Leave immigration law precedent on asylum for crime victims intact, ABA urges in amicus brief
The United States should continue to make asylum available for victims of crimes that aren’t being addressed by immigrants’ home countries, the ABA says in an amicus brief filed April 27.
Under precedent from both the Board of Immigration Appeals and the federal appeals courts, the brief says, such people are members of a “particular social group” within the meaning of federal immigration law. The Justice Department should not abandon that precedent, the American Bar Association says.
“Such cases include fact patterns involving very serious crimes, such as female genital mutilation, severe domestic violence (including repeated beatings and rape), and incest,” the brief says. “Setting aside the inability of the Attorney General to overrule Circuit Court precedent, a reversal of long-standing BIA precedent involving persecution by private actors would further victimize those most in need of protection.”
The brief was filed in Matter of A-B-, a case that CNN says centers around a woman who fled rape and abuse by her husband in El Salvador and asked for asylum in the United States. The Board of Immigration Appeals, which hears appeals from the immigration courts, found that the woman did qualify for asylum.
But Attorney General Jeff Sessions stepped into the case sua sponte and assigned it to himself for review, a power that the attorney general has over the immigration courts. He reopened it, asking the parties and any interested amici to submit briefs on “whether, and under what circumstances, being a victim of private criminal activity constitutes a cognizable ‘particular social group’ for purposes of an application of asylum or withholding of removal.”
The ABA’s brief answers that call with an argument that private criminal activity indeed can make an immigrant eligible for asylum and withholding of removal (which cancels a deportation).

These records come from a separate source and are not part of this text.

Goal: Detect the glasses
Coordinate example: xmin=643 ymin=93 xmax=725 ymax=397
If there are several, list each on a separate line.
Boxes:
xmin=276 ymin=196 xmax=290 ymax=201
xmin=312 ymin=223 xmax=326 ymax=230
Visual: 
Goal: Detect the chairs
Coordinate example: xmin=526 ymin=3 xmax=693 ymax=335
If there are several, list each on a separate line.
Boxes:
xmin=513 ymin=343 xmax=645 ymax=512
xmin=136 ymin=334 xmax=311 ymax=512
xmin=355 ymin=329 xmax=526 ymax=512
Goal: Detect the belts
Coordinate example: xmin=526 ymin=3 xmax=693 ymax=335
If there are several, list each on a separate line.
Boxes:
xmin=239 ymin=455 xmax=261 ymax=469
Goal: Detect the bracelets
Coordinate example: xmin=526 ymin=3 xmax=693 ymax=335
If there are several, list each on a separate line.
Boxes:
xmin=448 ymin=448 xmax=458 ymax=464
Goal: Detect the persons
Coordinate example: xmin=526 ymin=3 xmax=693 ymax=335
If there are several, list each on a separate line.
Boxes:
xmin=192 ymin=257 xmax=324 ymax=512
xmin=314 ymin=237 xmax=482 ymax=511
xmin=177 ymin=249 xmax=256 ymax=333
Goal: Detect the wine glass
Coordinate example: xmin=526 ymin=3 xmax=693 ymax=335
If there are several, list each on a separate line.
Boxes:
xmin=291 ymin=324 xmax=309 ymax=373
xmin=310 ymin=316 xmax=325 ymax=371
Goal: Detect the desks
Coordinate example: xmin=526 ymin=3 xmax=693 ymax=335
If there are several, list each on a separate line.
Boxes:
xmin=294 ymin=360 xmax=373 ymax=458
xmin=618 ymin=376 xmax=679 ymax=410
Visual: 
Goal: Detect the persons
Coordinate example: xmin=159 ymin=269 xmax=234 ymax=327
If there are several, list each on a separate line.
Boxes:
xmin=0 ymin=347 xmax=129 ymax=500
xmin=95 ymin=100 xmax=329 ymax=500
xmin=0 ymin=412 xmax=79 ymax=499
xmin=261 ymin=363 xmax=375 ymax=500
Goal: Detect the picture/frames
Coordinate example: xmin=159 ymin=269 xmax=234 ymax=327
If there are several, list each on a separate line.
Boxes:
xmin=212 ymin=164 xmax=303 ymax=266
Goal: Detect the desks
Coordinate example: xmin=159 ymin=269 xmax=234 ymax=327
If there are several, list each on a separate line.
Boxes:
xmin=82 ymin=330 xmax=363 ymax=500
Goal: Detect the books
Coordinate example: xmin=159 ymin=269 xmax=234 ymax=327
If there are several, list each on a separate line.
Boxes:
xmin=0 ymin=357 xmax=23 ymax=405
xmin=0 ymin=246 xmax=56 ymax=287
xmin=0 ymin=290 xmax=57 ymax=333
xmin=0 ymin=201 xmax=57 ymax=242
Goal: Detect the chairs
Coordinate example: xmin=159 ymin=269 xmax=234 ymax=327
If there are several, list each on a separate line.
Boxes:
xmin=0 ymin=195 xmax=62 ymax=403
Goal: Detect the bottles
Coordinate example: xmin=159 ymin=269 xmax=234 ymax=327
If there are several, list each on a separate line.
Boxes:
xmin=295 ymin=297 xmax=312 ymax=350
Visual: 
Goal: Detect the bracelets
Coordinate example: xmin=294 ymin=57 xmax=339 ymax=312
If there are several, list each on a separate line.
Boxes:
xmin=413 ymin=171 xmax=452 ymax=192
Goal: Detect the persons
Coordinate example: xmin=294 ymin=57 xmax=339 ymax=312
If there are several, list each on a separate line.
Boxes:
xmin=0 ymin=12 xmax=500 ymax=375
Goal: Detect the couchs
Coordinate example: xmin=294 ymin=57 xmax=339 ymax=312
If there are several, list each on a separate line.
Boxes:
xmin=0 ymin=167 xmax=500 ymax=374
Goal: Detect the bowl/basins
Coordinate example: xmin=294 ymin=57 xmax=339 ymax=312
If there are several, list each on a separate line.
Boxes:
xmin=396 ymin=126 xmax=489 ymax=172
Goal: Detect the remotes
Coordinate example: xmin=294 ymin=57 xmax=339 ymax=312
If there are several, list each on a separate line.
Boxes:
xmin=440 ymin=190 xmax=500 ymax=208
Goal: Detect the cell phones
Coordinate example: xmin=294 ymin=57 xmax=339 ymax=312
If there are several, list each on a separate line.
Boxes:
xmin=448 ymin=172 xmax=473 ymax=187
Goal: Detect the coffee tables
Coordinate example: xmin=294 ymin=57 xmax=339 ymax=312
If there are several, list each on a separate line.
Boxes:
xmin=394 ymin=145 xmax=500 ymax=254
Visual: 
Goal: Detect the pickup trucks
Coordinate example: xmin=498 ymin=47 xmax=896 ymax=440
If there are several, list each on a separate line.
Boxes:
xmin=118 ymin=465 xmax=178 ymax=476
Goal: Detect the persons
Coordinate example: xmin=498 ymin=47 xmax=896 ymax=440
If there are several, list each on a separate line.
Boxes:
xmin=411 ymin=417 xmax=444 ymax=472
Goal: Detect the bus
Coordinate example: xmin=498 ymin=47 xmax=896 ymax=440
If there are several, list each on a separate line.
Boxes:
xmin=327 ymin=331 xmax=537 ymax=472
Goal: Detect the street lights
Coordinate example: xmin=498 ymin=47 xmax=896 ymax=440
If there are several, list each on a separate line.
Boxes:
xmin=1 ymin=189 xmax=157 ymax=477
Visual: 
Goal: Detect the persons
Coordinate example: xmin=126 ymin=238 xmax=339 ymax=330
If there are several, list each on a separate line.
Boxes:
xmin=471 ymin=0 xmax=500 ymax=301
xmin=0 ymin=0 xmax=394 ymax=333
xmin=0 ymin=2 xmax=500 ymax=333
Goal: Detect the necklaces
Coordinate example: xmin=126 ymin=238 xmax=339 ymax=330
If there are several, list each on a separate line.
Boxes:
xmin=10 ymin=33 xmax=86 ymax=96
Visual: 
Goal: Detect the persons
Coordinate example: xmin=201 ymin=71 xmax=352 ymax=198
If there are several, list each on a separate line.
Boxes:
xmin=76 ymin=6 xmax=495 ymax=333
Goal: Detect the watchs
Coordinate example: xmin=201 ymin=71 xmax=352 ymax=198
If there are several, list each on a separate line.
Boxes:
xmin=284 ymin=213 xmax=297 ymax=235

To receive one of those two benefits, the Immigration and Nationality Act requires that immigrants show membership in one of five groups defined by the law, including “a particular social group.” Those people must then show persecution or a well-founded fear of persecution because of membership in one of those groups.
Past cases show that private criminal activity—distinguished from state-sponsored crime—can be persecution when the government is unable to unwilling to stop it, the brief notes. Immigrants so persecuted because of membership in a particular social group have also been granted asylum by federal appeals courts and the BIA, the brief says. This included a case in which an immigrant was fleeing forced prostitution; a case in which an immigrant was fleeing female genital mutilation; a case in which an immigrant was fleeing physical and sexual abuse by her father; a case in which an immigrant feared an “honor killing” by her brother; and a case in which an immigrant was fleeing after gang rape by a nongovernment militia.
These decisions are consistent with guidelines issued by the Justice Department itself and the United Nations, the ABA argues. Furthermore, reversing the BIA’s precedent on this subject would put the board in conflict with multiple federal appeals court decisions, the brief notes. Sessions has no power to overturn those cases.
The matter has attracted interest in the immigration law community, with briefs submitted from several other organizations. Friday was the deadline for such briefs; reply briefs are due May 4.